Instructor Notes
This is a placeholder file. Please add content here.
Introduction
Intention: Step into the narrative
Set up narrative:
- Important upcoming conference presentation
- Time is ticking, the deadline is approaching way too fast
- The talk is almost done, but, critically, we’re missing a picture for the title slide
- It should contain three snowmen, and we’ve exhausted our credits for all generative AI models in previous chats with colleagues
- => Ray tracing a scene to the rescue!
- Issue: we need to try many different iterations of the scene to find the exact right picture. How can we maximise the number of raytraced snowman images before our conference deadline?
- Ray tracing is expensive, but luckily we have access to an HPC system
What we’re doing here:
- Run workflow example for the first time
- Simple
time
measurement to get started - Introduce different perspectives on efficiency
- Core-h and correlation to cost in energy/money
- Either set up the first Slurm job here or in the next episode
Resource Requirements
Objective: Vary one parameter and compare to baseline
Narrative:
- We didn’t use the HPC system in a while
- Not sure how many resources we need and what our HPC system even offer
- How could I look it up again?
- What were the parameters of scheduled jobs again?

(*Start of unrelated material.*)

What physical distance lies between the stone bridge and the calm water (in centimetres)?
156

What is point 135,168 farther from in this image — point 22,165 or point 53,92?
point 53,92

- What’s a good first guess for the resources I need for an individual render?
What we’re doing here:
- Learn about Slurm job parameters
- Develop intuition about job size with respect to the cluster
- First impression of whats a “good” amount of resources to request for a job
ToDo
This section is just an info dump, how do we make it useful and approachable? What’s a useful exercise? Maybe put info here in other sections?
Scheduler Tools
Intention: Introduce more basic performance metrics
Narrative:
- Okay, so first couple of jobs ran, but were they “quick enough”?
- How many renders could I generate per minute/hour/day according to the current utilization
- Our cluster uses certain hardware, maybe we didn’t use it as much as we could have?
- But I couldn’t see all metrics (may be cluster dependent) (Energy, Disk I/O, Network I/O?)
What we’re doing here:
- What
seff
andsacct
have to offer - Introduce simple relation to hardware, what does RSS, CPU, Disk read/write and their utilization mean?
- Point out what’s missing from a complete picture
ToDo
Can / should we cover I/O and energy metrics at this point?
E.g. use something like beegfs-ctl
to get a rough
estimate of parallel FS performance. Use pidstat etc. to get numbers on
node-local I/O (and much more)
Scaling Study
Intention: Introduce/Recollect concept of Speedup and do a simple scaling study
Narrative:
- We panic, maybe we need more resources to meet the deadline with our title picture!
- Requesting resources with bigger systems requires a project proposal with an estimate of the resource demand
- Colleague told us that this can be answered with a scaling study
- What is it? How could we do one?
What we’re doing here:
- Vary number of cores
- Which metrics are most useful?
- Define speedup
- Visualize results
ToDo: Advanced details in pinning
The below excercise could be the best place to also introduce about mpre detailed pinning options The results of below challenge are also dpendent on the pinning options
ToDo
Note on compute time application that need estimate of required compute resources and touch on scaling behavior here? Could be important for one type of learner, if this is given in a context like HPC.NRW. Optional for many others, but maybe interesting.
Performance Overview
Intention: Introduce third party tools for performance reports
Narrative:
- Scaling study, scheduler tools, project proposal is written and handed in
- Maybe I can squeeze out more from my current system by trying to understand better how it behaves
- Another colleague told us about performance measurement tools
- We are learning more about our application
- Aha, there IS room to optimize! Compile with vectorization
What we’re doing here:
- Get a complete picture
- Introduce missing metrics / definitions
- Relate to hardware on the same level of detail
ToDo: Connect Hardware to Performance Measurements
Introduce hardware on the same level of detail and with the same terms as the performance reports by ClusterCockpit, LinaroForge, etc., as soon as they appear. Only introduce what we need, to avoid info dump. But point to additional information that gives a complete overview -> hpc-wiki!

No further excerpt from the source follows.